Mums, hay bales, cornstalks, and pumpkins are starting to pop up in neighborhoods everywhere.  Most people have put their vegetable gardens to bed by now.  So when we recommend adding cabbage or peppers in fall plantings, it raises some eyebrows. Using plants that are traditionally grown as edibles to accent the landscape can be a difficult concept for many. But it’s important to note that using cabbage, kale, or even ornamental peppers can bring visual interest, little maintenance, and long lasting color into your fall annual garden or container.

Foliage and fruit from ornamental vegetables can offer unique shapes, brighter colors, and a contrast in texture.  Ornamental peppers often have small fruit with a waxy exterior of shiny reds, oranges, and purples. You can often see them transitioning from one color to another as the fruits age.  Cabbage and kale offer various textures to meet different tastes. Varieties with smooth edging pull your planting together.  In contrast, lacey textures add drama and draw attention.  Their bold color palettes add bright contrast to what may already be planted. And their distinct shape adds low lying interest.

These fall ornamentals are also very easy to care for.  Peppers usually need a little more attention, but simply “picking” the old fruits off is enough to encourage a new flush of vitality. They need moderate watering and occasional staking to keep them from bending. Ornamental cabbage and kale are one of the lowest maintenance plants in the fall landscape.  In comparison to their flowering counterparts, cabbage and kale do not need deadheading.  They only need the occasional removal of lower leaves.  They need less water than flowering and fruiting plants.  Due to their compact habit, they are less likely to suffer damage from inclement weather.  And as foliage plants, they grow well in a range of environments from full sun to part shade.

Cabbage and kale shine as cold crops, and their ornamental appeal increases as the temperature drops and options grow more limited. As the season starts to cool, green heads will start to turn shades of pink, red, purple, or white!  A mild frost will actually bring out more vibrant colors.
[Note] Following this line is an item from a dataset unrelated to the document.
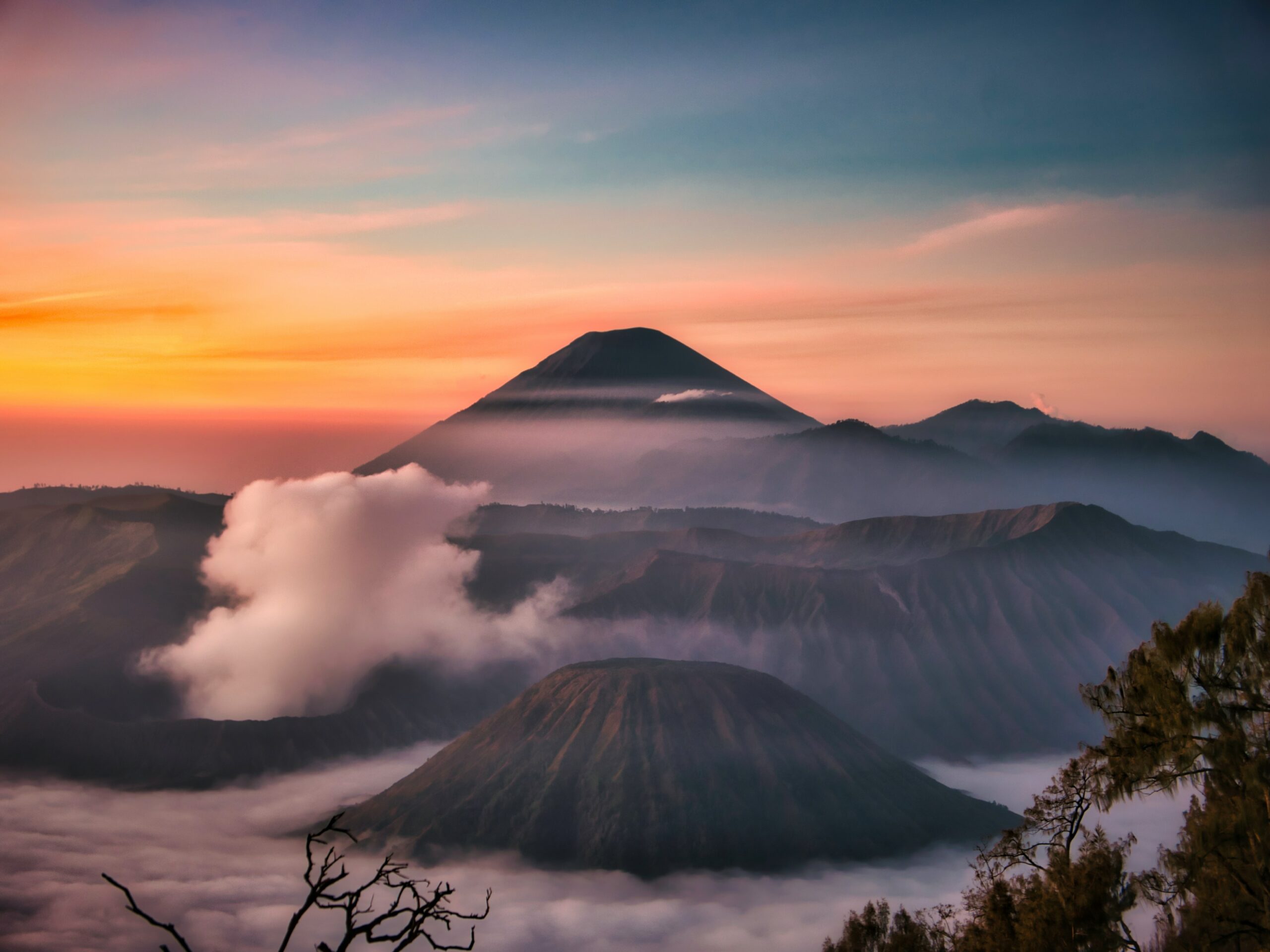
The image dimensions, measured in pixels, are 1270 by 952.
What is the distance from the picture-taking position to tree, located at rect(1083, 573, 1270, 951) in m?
17.0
And repeated frosts will help keep the color fresh and bright.   With an ability to tolerate such low temperatures, cabbage may continue to look fantastic past Thanksgiving!

So as you welcome fall back to your doorstep with garden beds full of mums, corn stalks, pumpkins and hay bales, remember to try planting some ornamental edibles.  You’ll be amazed at their versatility, ease of care, and their ability to endure in the fall landscape.